+++ Task data

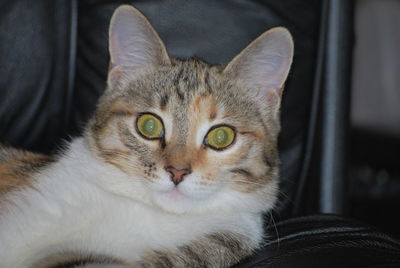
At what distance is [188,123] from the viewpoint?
149cm

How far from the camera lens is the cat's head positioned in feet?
4.69

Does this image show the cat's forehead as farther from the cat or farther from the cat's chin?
the cat's chin

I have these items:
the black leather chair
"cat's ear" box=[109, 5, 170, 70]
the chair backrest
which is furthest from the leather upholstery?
"cat's ear" box=[109, 5, 170, 70]

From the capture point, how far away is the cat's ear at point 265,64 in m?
1.61

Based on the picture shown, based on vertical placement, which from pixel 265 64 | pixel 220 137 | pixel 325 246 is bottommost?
pixel 325 246

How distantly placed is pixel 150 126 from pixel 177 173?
20cm

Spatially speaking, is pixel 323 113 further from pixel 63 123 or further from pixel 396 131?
pixel 396 131

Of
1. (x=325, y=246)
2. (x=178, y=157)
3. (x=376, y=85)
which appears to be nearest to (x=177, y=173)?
(x=178, y=157)

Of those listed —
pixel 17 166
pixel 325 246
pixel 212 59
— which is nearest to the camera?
pixel 325 246

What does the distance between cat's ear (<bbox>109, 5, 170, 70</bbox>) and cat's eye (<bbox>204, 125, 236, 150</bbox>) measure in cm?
32

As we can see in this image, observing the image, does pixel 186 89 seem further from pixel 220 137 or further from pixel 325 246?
pixel 325 246

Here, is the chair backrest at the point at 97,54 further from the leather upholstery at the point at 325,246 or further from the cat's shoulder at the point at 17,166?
the leather upholstery at the point at 325,246

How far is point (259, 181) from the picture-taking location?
156 centimetres

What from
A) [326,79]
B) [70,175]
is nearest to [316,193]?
[326,79]
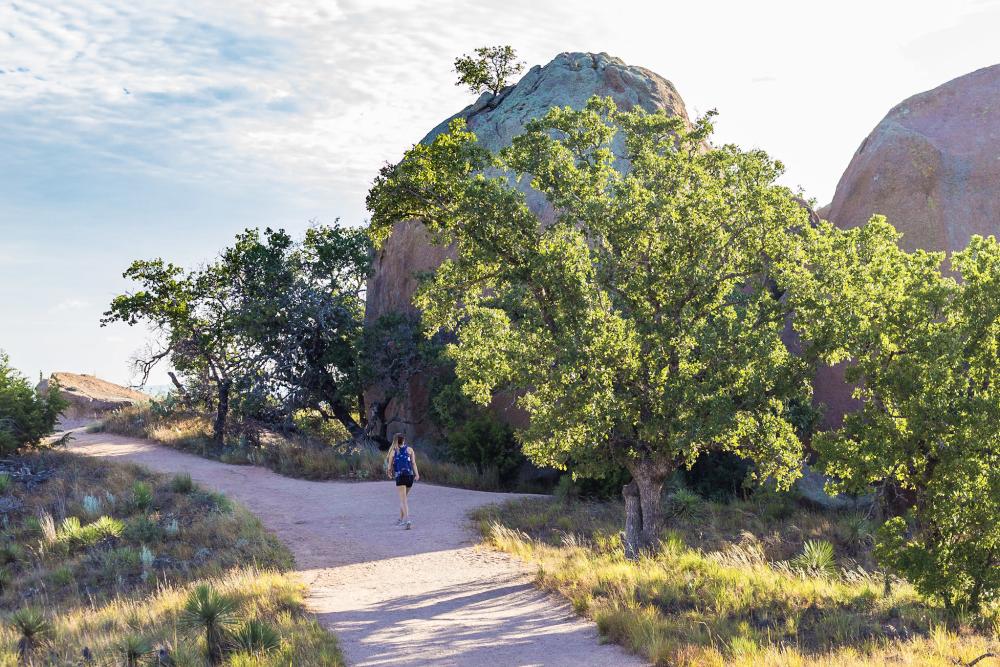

++++++

[Task to complete] Rewrite all the items above with "chair backrest" changed to "seat back" and everything else left the same, and omit the pictures.

[Solution for this exercise]
At what distance is [188,123] from the viewpoint?
149cm

How far from the camera lens is the cat's head positioned in feet?
4.69

Does this image show the cat's forehead as farther from the cat or farther from the cat's chin?
the cat's chin

I have these items:
the black leather chair
"cat's ear" box=[109, 5, 170, 70]
the seat back
which is furthest from the leather upholstery?
"cat's ear" box=[109, 5, 170, 70]

From the capture point, how far away is the cat's ear at point 265,64 in m?
1.61

Based on the picture shown, based on vertical placement, which from pixel 265 64 | pixel 220 137 | pixel 325 246 is bottommost?
pixel 325 246

How distantly placed is pixel 150 126 from pixel 177 173?
20cm

Spatially speaking, is pixel 323 113 further from pixel 63 123 or further from pixel 396 131?
pixel 396 131

Of
1. (x=325, y=246)
2. (x=178, y=157)
3. (x=376, y=85)
which appears to be nearest to (x=177, y=173)?
(x=178, y=157)

Of those listed —
pixel 17 166
pixel 325 246
pixel 212 59
— which is nearest to the camera?
pixel 325 246

What does the distance between cat's ear (<bbox>109, 5, 170, 70</bbox>) and cat's eye (<bbox>204, 125, 236, 150</bbox>) measure in cm?
32

As we can see in this image, observing the image, does pixel 186 89 seem further from pixel 220 137 or further from pixel 325 246?
pixel 325 246

Here, is the seat back at the point at 97,54 further from the leather upholstery at the point at 325,246 or further from the cat's shoulder at the point at 17,166?
the leather upholstery at the point at 325,246

How far is point (259, 181) from the picture-taking location?
156 centimetres

What from
A) [326,79]
B) [70,175]
is nearest to [316,193]?
[326,79]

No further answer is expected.